A. Discontinue metoprolol and start a different antihypertensive drug

B. Increase the metoprolol dose

C. Continue metoprolol and add a second drug

D. Observe him on his current regimen

Dr. Cohn: I would increase the dose of metoprolol and consider adding another drug, in view of his heart rate (90 beats per minute) and his cardiac status. Beta-blocker therapy should not be discontinued because doing so in the perioperative period is associated with an increased risk of adverse events such as cardiac death and MI.

Dr. Sweitzer: I would push up the metoprolol a bit to reduce the heart rate, knowing that beta-blockers are probably not the most efficacious antihypertensive agents. I would caution against starting an angiotensin-converting enzyme (ACE) inhibitor or an angiotensin receptor blocker (ARB) because he is scheduled to undergo a fairly significant procedure with expected blood loss and fluid shifts, and either of those agents in combination with a beta-blocker would be challenging to manage on the day of surgery.

Question 2.3: How would you manage his metformin perioperatively?

A. Discontinue it 48 hours preoperatively

B. Discontinue it 24 hours preoperatively

C. Withhold it on the morning of surgery

D. Continue it on the morning of surgery

Dr. Sweitzer: We routinely advise patients to hold all their oral diabetes medications the morning of surgery, primarily because many anesthesiologists are uncertain about the differing risks of hypoglycemia associated with the various oral agents.

Most of us will never see a patient who has lactic acidosis from metformin use. A systematic literature review and analysis found no increase in the risk of lactic acidosis with metformin compared with other oral hypoglycemics,6 so fear of lactic acidosis is not a valid reason to discontinue metformin. In fact, I think it is inappropriate to ever postpone or cancel surgery simply because the patient inadvertently took metformin on the morning of surgery. Some may argue that patients with renal insufficiency are at higher risk of lactic acidosis from metformin use on the morning of surgery, but keep in mind that renal insufficiency is a relative contra­indication to metformin use in the first place. Unless the patient is scheduled for a bilateral nephrectomy, his or her renal function is not going to be acutely reduced enough to enable a morning dose of metformin to cause lactic acidosis.

Dr. Cohn: Additionally, in a recent study of patients undergoing coronary artery bypass graft surgery (CABG), there was no increased risk of in-hospital morbidity or mortality in patients who received metformin on the morning of surgery,7 although I typically stop it 24 hours before major surgery.

Question 2.4: With respect to statin therapy, which course would you choose preoperatively?

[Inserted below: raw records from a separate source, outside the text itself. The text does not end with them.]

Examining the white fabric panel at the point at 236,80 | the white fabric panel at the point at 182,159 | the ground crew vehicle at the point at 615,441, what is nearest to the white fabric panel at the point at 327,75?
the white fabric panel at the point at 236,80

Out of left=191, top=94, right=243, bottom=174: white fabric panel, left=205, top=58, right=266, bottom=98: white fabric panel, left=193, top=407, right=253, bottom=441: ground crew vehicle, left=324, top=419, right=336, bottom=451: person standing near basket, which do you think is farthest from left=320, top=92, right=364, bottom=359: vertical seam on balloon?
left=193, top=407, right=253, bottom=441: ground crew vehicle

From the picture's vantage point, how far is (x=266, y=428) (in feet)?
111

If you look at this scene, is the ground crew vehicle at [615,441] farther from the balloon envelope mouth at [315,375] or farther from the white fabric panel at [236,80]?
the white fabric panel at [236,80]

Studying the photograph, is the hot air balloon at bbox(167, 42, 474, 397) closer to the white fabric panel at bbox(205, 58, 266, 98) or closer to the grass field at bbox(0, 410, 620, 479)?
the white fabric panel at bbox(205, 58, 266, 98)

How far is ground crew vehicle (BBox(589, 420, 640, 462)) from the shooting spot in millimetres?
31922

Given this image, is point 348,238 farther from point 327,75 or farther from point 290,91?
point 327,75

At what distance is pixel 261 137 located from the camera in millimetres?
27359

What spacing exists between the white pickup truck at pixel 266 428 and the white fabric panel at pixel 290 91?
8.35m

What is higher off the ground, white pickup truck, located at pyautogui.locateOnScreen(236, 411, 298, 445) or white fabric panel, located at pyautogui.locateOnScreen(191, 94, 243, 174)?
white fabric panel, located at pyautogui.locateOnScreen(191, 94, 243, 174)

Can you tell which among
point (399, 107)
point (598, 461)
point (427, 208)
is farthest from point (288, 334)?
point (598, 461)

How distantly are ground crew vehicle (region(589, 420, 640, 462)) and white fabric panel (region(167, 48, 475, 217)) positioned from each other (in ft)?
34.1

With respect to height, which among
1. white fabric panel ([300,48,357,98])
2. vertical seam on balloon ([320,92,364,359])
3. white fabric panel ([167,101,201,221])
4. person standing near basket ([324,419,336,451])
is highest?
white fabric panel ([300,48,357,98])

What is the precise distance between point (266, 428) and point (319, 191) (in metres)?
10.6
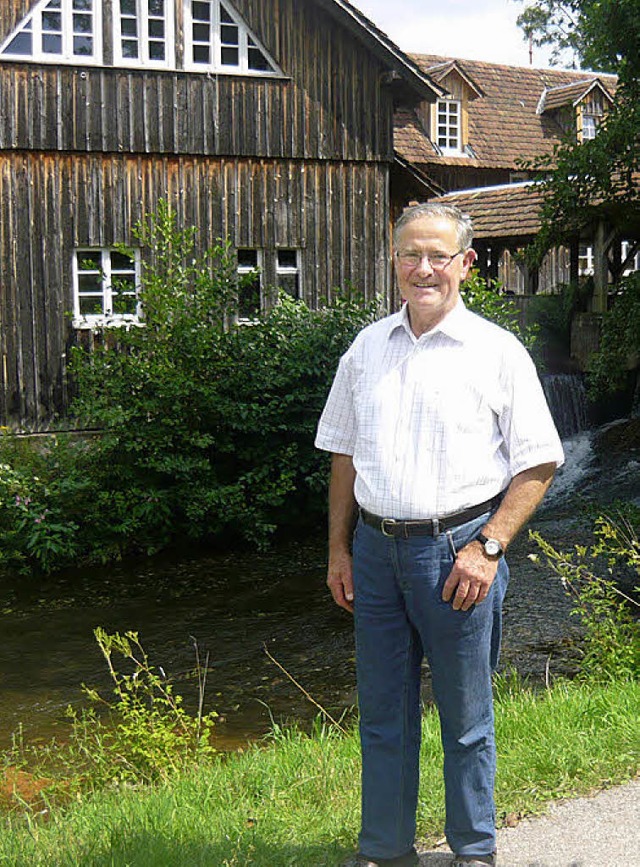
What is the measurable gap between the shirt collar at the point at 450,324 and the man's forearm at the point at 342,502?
0.50 metres

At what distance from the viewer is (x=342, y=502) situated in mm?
4090

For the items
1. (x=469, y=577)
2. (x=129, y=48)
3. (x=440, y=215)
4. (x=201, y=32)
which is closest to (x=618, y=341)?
(x=201, y=32)

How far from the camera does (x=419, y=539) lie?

A. Start a statin at a low dose

B. Start a statin at an intermediate dose

C. Start a statin at a high dose

D. Do not start a statin

Dr. Cohn: The answer to this question is not clear cut. The reason not to start a prophylactic statin would be the lack of evidence of benefit in patients undergoing noncardiac, nonvascular surgery, although there is evidence of potential benefit in patients undergoing vascular surgery.* The arguments in favor of starting a statin are that this patient has independent indications for a statin and the planned surgery is a high-risk procedure.

(* Editor’s note: In the time since this summit, results of the DECREASE-IV trial were published [Dunkelgrun et al, Ann Surg 2009; 249:921–926], showing a statisically nonsignificant trend toward improved outcomes at 30 days with fluvastatin in intermediate-risk patients undergoing noncardiovascular surgery.)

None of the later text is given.